◆ **Stated problem**
Set down the line that contains "From the set" and every line after it to the end of the entries, exactly as they stand and nothing more.

◆ **Data excerpts**
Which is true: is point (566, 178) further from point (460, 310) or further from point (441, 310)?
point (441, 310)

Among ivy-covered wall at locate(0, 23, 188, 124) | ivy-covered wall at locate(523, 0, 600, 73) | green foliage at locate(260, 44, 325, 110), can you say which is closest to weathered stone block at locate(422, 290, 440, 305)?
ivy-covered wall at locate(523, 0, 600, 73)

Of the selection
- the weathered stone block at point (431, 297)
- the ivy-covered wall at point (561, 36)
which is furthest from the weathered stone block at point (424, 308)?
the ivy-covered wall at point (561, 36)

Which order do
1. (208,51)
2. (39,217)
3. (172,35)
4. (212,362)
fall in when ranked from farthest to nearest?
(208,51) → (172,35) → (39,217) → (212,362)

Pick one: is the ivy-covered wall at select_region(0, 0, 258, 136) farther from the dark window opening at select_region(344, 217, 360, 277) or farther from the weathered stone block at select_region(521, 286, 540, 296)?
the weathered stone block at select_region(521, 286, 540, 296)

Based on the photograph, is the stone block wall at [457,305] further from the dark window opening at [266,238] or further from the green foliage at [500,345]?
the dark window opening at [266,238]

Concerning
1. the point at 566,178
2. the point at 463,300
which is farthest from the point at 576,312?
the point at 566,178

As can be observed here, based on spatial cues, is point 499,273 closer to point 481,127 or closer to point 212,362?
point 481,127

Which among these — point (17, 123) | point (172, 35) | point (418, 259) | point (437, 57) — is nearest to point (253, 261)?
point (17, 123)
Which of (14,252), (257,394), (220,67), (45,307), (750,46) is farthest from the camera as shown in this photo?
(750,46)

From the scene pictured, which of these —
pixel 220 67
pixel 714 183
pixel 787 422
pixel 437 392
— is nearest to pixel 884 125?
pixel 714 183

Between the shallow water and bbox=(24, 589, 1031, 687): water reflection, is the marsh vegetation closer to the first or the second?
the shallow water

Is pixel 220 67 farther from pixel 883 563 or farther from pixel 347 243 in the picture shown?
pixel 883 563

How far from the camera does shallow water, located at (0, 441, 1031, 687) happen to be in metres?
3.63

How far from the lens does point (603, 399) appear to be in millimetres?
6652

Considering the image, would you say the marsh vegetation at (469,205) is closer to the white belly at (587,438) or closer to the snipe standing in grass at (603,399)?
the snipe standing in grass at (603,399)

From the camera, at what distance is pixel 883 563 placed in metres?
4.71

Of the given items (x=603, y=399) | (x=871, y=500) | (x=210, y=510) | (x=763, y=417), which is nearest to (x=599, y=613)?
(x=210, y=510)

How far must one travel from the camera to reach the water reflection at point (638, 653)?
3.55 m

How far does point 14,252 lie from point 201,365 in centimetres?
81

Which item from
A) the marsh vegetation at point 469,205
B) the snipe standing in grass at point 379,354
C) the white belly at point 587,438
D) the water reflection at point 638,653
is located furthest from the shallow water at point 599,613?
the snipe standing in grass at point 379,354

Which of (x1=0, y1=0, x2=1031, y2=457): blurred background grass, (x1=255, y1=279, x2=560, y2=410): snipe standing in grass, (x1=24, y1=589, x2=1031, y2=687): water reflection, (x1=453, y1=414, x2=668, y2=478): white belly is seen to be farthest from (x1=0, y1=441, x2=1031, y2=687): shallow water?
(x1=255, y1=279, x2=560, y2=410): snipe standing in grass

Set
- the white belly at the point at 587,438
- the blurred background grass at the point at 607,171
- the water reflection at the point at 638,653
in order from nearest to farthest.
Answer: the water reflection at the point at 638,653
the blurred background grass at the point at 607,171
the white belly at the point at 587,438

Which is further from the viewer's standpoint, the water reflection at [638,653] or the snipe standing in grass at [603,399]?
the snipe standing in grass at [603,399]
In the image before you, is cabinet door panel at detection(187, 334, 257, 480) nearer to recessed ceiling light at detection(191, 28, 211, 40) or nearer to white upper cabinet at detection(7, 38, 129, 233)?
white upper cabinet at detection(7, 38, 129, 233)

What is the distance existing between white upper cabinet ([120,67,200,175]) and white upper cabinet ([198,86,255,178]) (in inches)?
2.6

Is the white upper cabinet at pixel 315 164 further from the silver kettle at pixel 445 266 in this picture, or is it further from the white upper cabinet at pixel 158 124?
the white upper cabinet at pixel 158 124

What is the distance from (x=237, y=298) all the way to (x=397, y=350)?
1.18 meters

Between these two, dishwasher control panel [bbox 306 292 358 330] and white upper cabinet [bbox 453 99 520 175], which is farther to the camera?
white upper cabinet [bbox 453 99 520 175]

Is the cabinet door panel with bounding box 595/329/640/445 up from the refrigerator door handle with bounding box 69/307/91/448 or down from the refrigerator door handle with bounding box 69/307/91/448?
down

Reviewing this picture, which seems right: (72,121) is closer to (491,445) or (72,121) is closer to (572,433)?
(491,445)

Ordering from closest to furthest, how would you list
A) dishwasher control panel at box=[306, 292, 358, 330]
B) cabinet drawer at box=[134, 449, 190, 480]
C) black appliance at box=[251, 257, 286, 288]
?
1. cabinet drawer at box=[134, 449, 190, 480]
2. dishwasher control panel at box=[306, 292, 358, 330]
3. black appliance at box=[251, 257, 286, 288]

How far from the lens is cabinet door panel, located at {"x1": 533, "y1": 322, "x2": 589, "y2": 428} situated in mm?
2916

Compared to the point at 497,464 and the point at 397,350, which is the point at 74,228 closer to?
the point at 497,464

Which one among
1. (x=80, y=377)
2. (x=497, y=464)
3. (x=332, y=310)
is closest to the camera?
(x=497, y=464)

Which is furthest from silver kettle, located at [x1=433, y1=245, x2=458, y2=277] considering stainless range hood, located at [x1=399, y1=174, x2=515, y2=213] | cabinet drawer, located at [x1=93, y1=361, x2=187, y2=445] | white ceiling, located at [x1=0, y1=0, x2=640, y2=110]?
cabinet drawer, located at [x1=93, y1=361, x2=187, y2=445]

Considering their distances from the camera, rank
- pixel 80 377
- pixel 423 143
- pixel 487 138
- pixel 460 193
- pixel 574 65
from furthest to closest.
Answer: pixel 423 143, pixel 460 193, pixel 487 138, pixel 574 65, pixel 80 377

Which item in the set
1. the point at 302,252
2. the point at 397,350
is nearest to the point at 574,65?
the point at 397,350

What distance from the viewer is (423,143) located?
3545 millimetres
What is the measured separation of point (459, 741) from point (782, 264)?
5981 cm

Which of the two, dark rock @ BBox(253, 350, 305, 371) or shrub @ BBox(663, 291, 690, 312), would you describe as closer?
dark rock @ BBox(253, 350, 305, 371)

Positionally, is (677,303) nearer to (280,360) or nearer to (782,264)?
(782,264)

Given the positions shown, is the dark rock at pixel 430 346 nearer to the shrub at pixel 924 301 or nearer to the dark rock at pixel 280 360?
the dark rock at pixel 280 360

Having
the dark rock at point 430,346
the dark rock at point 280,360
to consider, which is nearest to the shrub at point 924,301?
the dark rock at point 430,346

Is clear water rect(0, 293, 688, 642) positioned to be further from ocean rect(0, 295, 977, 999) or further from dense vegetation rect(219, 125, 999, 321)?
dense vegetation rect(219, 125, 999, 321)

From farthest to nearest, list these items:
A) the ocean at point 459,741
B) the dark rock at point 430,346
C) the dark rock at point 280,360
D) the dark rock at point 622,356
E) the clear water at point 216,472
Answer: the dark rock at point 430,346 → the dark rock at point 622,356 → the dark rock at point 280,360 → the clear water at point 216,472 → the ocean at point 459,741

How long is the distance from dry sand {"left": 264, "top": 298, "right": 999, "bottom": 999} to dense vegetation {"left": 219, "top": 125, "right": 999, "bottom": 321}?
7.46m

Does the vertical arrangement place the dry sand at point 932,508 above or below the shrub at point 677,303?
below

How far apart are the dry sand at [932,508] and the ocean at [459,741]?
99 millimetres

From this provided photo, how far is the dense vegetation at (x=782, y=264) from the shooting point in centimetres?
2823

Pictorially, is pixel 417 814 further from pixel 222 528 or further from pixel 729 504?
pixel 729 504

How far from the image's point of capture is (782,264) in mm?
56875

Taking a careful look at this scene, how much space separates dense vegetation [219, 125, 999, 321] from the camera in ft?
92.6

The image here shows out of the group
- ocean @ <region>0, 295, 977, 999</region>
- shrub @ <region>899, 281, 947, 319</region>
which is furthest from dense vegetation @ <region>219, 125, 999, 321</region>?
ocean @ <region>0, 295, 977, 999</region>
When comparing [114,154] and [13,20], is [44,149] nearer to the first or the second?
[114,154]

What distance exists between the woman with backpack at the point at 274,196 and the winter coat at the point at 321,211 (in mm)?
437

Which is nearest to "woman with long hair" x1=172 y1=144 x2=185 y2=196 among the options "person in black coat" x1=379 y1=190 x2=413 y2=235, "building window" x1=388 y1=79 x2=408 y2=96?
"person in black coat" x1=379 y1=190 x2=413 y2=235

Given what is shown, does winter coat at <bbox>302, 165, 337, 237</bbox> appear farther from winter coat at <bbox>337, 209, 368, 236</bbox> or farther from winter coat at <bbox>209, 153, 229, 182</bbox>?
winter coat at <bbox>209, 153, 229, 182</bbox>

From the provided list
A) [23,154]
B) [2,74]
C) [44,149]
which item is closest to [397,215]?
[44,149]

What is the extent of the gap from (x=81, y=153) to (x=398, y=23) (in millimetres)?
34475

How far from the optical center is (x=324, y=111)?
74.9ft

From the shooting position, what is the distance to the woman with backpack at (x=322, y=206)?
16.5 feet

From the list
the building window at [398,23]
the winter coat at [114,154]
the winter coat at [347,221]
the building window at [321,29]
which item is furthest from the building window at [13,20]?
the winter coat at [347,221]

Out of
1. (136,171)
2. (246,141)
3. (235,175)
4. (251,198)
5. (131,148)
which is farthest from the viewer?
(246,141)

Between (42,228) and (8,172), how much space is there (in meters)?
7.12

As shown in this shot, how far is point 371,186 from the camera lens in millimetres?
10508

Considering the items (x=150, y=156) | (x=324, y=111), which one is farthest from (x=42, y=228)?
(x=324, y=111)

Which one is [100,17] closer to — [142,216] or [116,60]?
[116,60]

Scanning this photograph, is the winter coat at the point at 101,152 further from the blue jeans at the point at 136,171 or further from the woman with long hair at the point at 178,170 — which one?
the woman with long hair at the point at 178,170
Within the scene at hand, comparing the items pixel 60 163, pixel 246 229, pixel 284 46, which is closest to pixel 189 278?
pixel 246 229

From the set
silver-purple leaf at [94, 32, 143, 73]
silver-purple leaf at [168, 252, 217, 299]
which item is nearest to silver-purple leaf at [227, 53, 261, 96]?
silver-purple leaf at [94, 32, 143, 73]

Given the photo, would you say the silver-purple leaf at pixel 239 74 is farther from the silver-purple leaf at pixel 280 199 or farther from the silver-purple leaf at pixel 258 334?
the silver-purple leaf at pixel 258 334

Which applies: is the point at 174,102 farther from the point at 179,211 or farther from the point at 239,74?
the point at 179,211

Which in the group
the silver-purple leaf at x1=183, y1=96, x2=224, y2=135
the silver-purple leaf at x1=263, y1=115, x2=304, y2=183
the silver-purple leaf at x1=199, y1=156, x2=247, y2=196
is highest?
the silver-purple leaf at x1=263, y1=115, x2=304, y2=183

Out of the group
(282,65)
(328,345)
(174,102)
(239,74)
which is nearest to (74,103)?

◆ **Response to the task**
From the set
silver-purple leaf at [94, 32, 143, 73]
silver-purple leaf at [168, 252, 217, 299]
which item is nearest to silver-purple leaf at [227, 53, 261, 96]?
silver-purple leaf at [94, 32, 143, 73]

Given the photo, would you say the silver-purple leaf at pixel 239 74 is farther from the silver-purple leaf at pixel 280 199 or farther from the silver-purple leaf at pixel 258 334?
the silver-purple leaf at pixel 258 334

Which applies: is the point at 174,102 farther from the point at 179,211 or farther from the point at 239,74?
the point at 179,211

Which in the group
the silver-purple leaf at x1=183, y1=96, x2=224, y2=135
the silver-purple leaf at x1=263, y1=115, x2=304, y2=183
the silver-purple leaf at x1=199, y1=156, x2=247, y2=196
is highest?
the silver-purple leaf at x1=263, y1=115, x2=304, y2=183

Out of the group
(282,65)
(328,345)
(174,102)
(239,74)
which is nearest to (74,103)?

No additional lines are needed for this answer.